The pandemic originated in China’s Hubei province in late 2019, but the country has officially reported only about 82,000 cases and 3,300 deaths, according to data collected by Johns Hopkins University. America, on the other hand, has 189,000 cases and more than 4,000 deaths which is allegedly the largest publicly and reported outbreak in the world.
“The reality is that we could have been better off if China had been more forthcoming,” Vice President Mike Pence said on Wednesday, April 1, 2020 on CNN. “What appears evident now is that long before the world learned in December that China was dealing with this, and maybe as much as a month earlier than that, that the outbreak was real in China.”
China imposed one of the strictest lockdowns of all nations afflicted by this pandemic. However, the Chinese government has not been transparent about its recording strategies and is constantly changing its methods for recording cases.
Republicans have been skeptical of the numbers coming out of Beijing.
“The claim that the United States has more coronavirus deaths than China is false,” declared Nebraska Senator Ben Sasse. “Without commenting on any classified information, this much is painfully obvious: The Chinese Communist Party has lied, is lying, and will continue to lie about coronavirus to protect the regime.”
U.S. Secretary of State Michael Pompeo has called on China to be transparent about their outbreaks.
“This data set matters,” he said during a news conference in Washington on March 31, 2020. The development of medical treatments and public-health measures to combat the virus “so that we can save lives depends on the ability to have confidence and information about what has actually transpired,” he asserted.

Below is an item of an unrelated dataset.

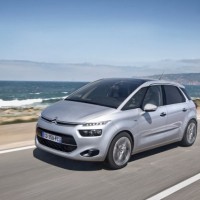 PREDSTAVITEV: Citroën C4 picasso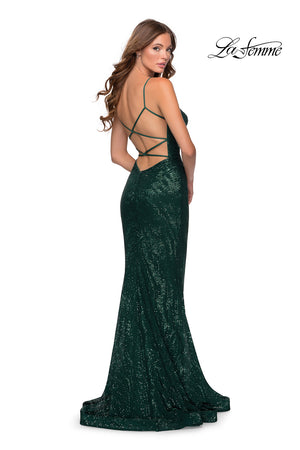 La Femme 28519 Dress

The Wuhan Virus pandemic illustrates the pitfalls of globalism and global integration at all costs.
When authoritarian regimes like China are treated like equals on the international stage in terms of trade and migration, Western countries could be susceptible to demographic displacement, national security breaches, viral outbreaks, and corporate espionage.
This sage may be the wake-up call the West needs in trying to socially distance itself from China.